## Directions for this task:
Exactly the lines below from the one with "New Zealand, site" up to and including the one with "category: rabbit" make up the answer, with nothing else added.

*** Opening of Extracted entries ***

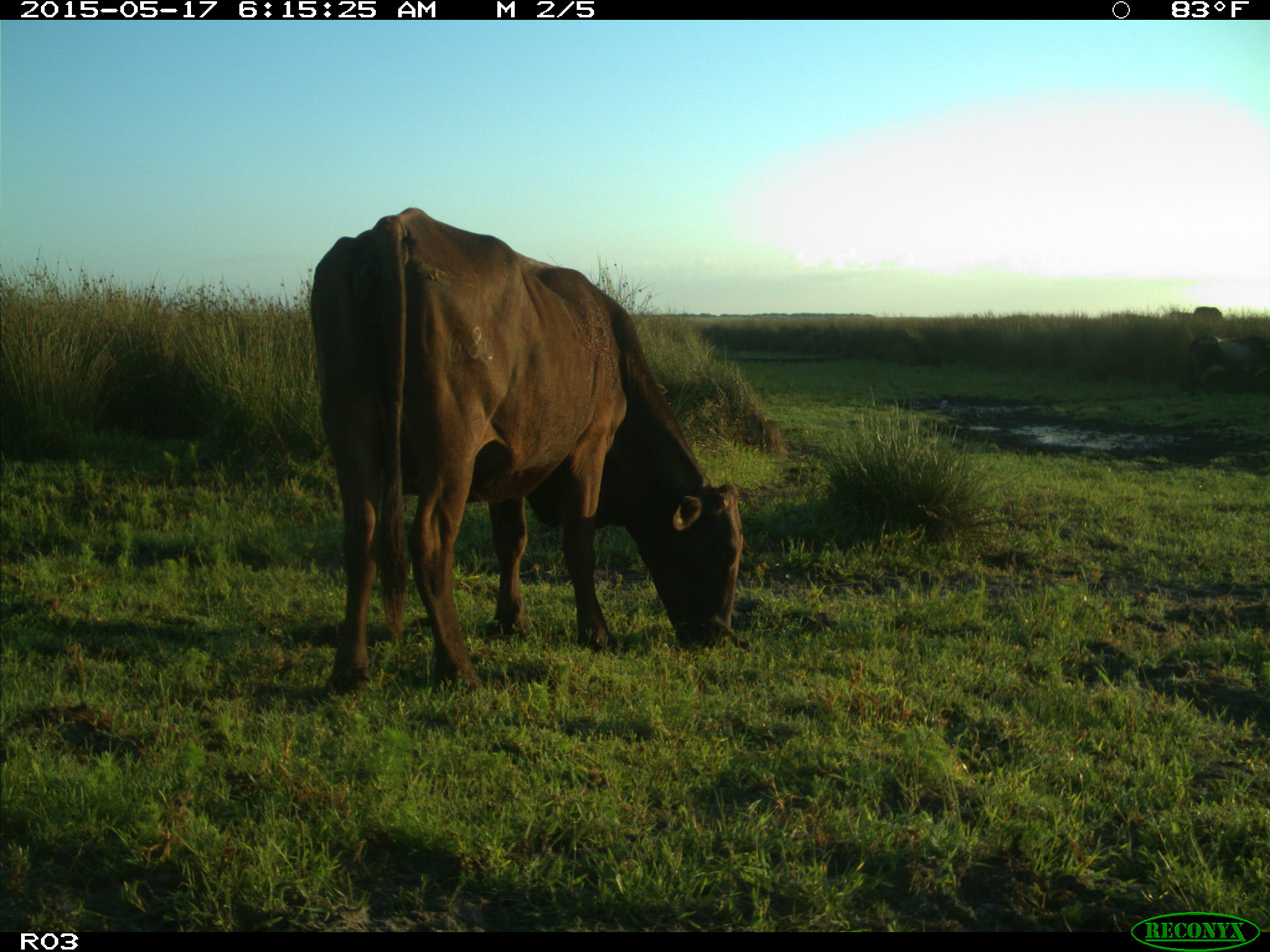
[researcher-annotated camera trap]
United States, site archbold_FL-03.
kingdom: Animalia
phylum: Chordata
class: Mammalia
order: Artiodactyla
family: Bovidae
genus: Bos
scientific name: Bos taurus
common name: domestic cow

*** Close of Extracted entries ***
*** Opening of Extracted entries ***

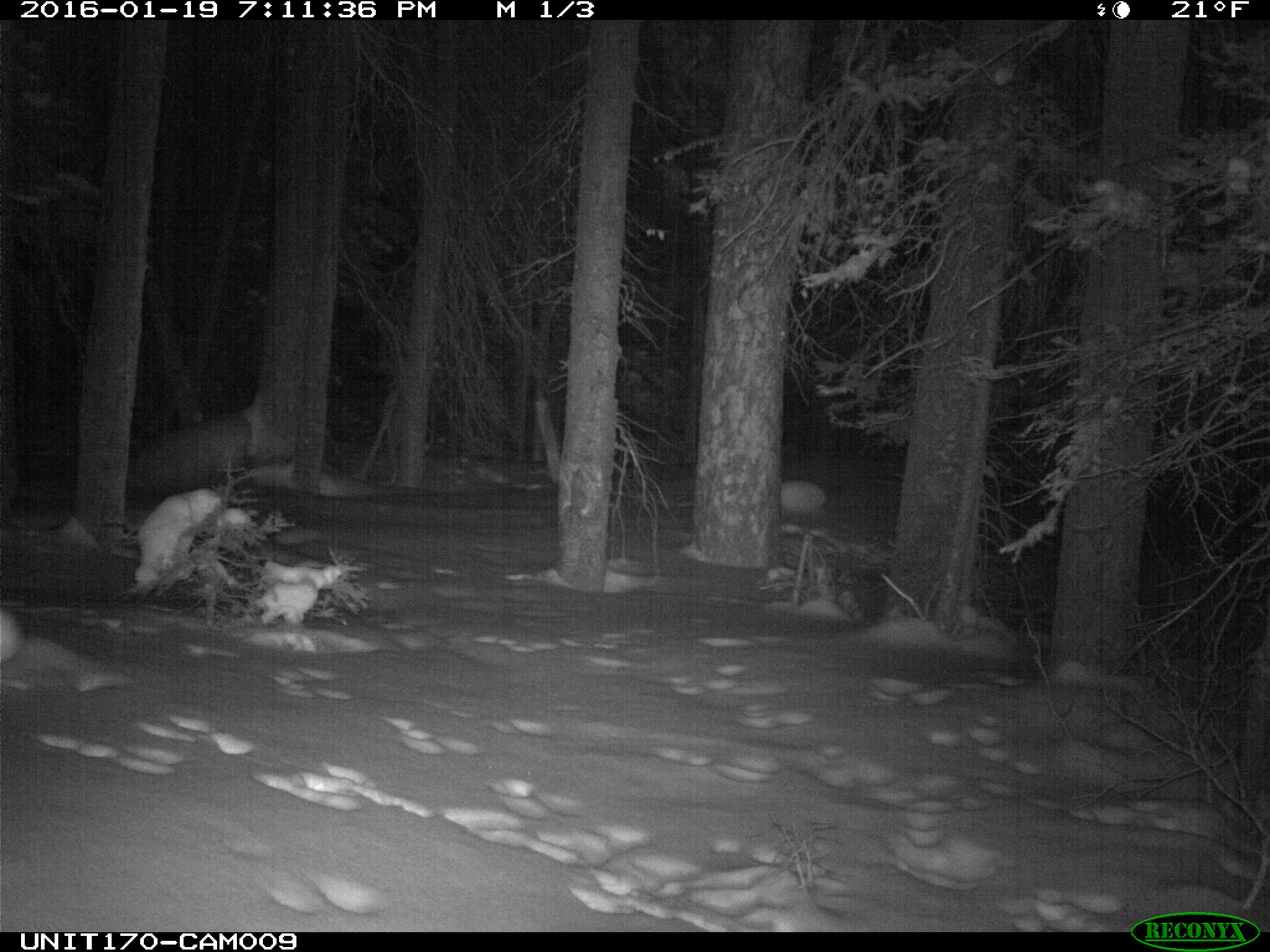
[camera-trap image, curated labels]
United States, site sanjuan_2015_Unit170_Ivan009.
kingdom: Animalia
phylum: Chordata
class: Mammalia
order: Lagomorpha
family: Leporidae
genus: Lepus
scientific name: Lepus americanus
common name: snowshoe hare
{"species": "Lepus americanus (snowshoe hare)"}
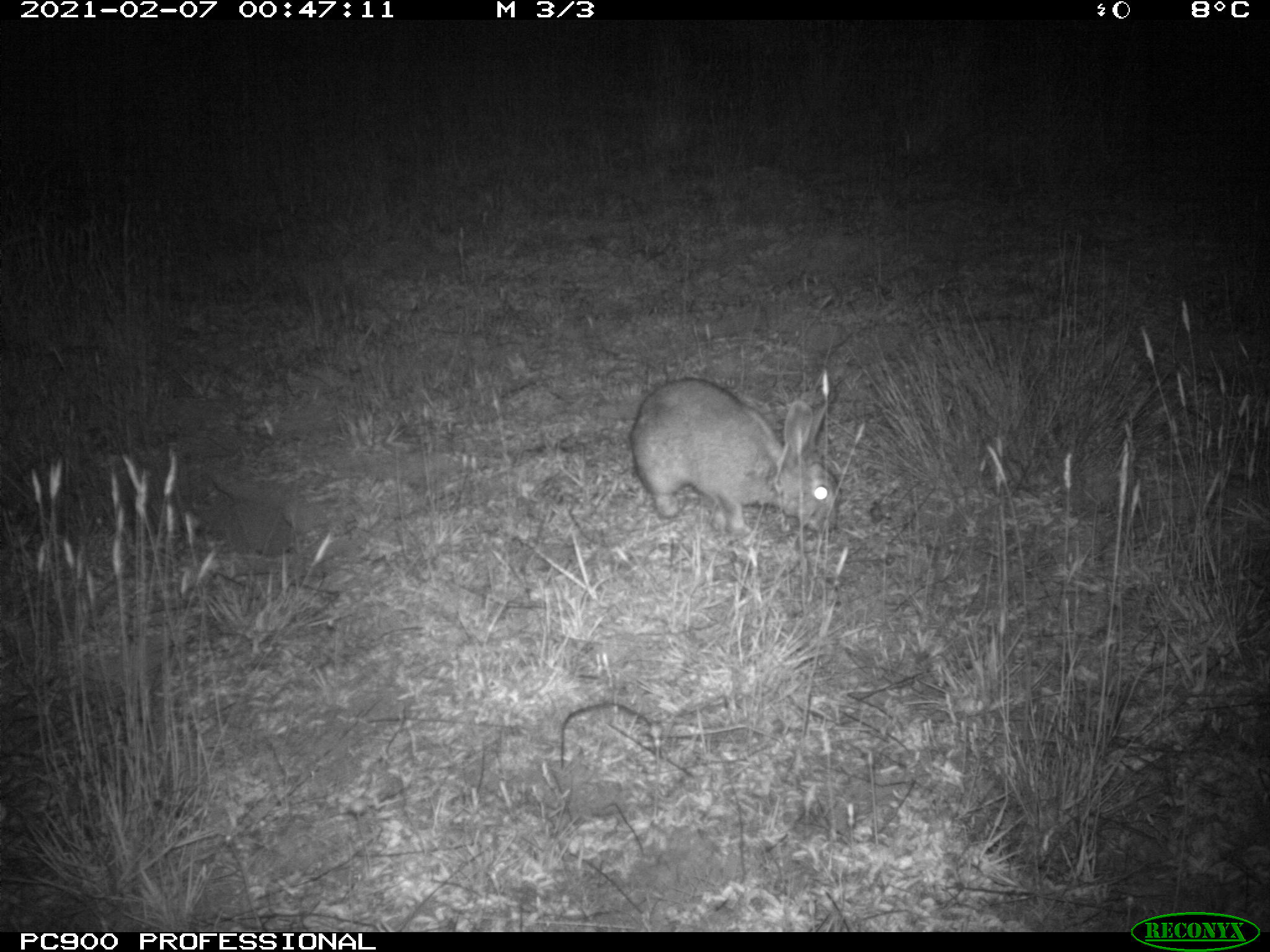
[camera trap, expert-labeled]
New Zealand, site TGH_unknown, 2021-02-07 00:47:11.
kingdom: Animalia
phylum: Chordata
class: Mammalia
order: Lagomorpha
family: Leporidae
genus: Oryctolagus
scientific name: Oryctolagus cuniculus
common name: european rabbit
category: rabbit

*** Close of Extracted entries ***

## Exercise output:
New Zealand, site TGH_unknown, 2021-02-07 00:47:11.
kingdom: Animalia
phylum: Chordata
class: Mammalia
order: Lagomorpha
family: Leporidae
genus: Oryctolagus
scientific name: Oryctolagus cuniculus
common name: european rabbit
category: rabbit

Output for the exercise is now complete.